My letter of 05/31/20 was entitled, “Fear Factor” and it was all about some of the fears that were being hawked by the hucksters of fear regarding the coronavirus. So, let’s see how those Fear Factors are holding up.

I listed as Fear Factor #1: asymptomatic people can transmit the virus. Of course, with that assumption we would need to fear just about everyone. Of the six million people in the US who tested positive, how many actually got sick? We’re not given that information. But this past week the CDC announced a change in its testing policy, namely that not everyone who has been exposed to COVID-19 needs to be tested but only those who have symptoms of the virus. Why the change?

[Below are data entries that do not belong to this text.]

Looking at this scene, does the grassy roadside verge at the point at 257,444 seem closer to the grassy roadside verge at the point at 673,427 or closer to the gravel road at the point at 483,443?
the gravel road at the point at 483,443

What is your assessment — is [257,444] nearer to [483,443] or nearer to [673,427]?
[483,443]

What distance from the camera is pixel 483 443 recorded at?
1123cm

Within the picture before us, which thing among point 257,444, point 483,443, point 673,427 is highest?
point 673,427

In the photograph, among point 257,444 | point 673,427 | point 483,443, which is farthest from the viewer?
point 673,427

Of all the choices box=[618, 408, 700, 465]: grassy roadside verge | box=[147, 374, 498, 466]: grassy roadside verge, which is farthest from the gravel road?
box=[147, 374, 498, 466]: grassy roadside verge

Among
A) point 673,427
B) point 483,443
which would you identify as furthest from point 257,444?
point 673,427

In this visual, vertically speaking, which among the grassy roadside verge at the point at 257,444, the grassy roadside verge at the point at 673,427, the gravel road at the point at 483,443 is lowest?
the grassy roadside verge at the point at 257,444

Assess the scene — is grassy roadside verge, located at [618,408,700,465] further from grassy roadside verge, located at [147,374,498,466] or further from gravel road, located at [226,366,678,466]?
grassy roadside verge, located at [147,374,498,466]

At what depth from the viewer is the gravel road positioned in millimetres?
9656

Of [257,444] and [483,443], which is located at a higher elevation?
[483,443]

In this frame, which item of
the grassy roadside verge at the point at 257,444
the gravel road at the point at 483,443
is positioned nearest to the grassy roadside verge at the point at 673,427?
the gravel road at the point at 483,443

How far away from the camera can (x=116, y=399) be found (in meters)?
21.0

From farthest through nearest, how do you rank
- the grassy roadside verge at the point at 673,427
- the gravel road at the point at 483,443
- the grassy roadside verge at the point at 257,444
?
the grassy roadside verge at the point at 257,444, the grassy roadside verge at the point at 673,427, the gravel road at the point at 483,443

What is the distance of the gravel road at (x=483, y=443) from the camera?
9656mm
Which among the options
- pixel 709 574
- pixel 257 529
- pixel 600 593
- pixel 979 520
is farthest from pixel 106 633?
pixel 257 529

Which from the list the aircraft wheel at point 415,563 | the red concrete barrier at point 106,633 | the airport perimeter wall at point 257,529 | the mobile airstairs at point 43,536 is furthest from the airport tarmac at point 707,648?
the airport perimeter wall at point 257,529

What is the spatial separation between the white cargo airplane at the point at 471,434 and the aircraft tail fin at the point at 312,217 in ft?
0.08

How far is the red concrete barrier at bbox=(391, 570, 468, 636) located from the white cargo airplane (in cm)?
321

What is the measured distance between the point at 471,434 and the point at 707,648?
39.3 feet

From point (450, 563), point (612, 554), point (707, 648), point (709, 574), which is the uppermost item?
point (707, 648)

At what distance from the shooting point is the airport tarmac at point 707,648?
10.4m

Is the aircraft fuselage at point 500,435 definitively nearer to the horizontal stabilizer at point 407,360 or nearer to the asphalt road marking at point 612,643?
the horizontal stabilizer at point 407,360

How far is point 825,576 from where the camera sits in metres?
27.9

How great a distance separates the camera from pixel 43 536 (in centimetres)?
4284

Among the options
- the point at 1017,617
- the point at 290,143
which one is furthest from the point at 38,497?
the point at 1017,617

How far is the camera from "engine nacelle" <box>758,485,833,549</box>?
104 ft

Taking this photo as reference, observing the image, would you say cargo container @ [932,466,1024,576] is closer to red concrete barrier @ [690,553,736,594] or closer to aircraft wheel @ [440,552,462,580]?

Large numbers of people who test positive for the virus never develop symptoms and never get sick from the virus. The reason for this is that the PCR test can detect very small levels of the virus, levels that are insufficient to make a person sick or be a transmitter of the virus. In order to transmit the virus a person needs a certain level or viral load. This is similar to the way the TB testing works. If you get the prong test for TB and it shows a positive result, it does not mean that you have TB but rather that you were exposed to TB, further testing is needed to diagnose if a person actually has the disease. For COVID-19, the newer rapid tests require a much higher viral load and will most likely, more accurately diagnose those who have the disease as opposed to those who were merely exposed. Think of it this way, sometimes you feel like you are getting a cold but you never develop symptoms. Most likely you had a low level of the virus and your immune system stopped it in its tracks. The same thing seems to be happening with this version of coronavirus. With this change in testing protocols, the CDC seems to be tacitly admitting that asymptomatic people don't transmit the virus.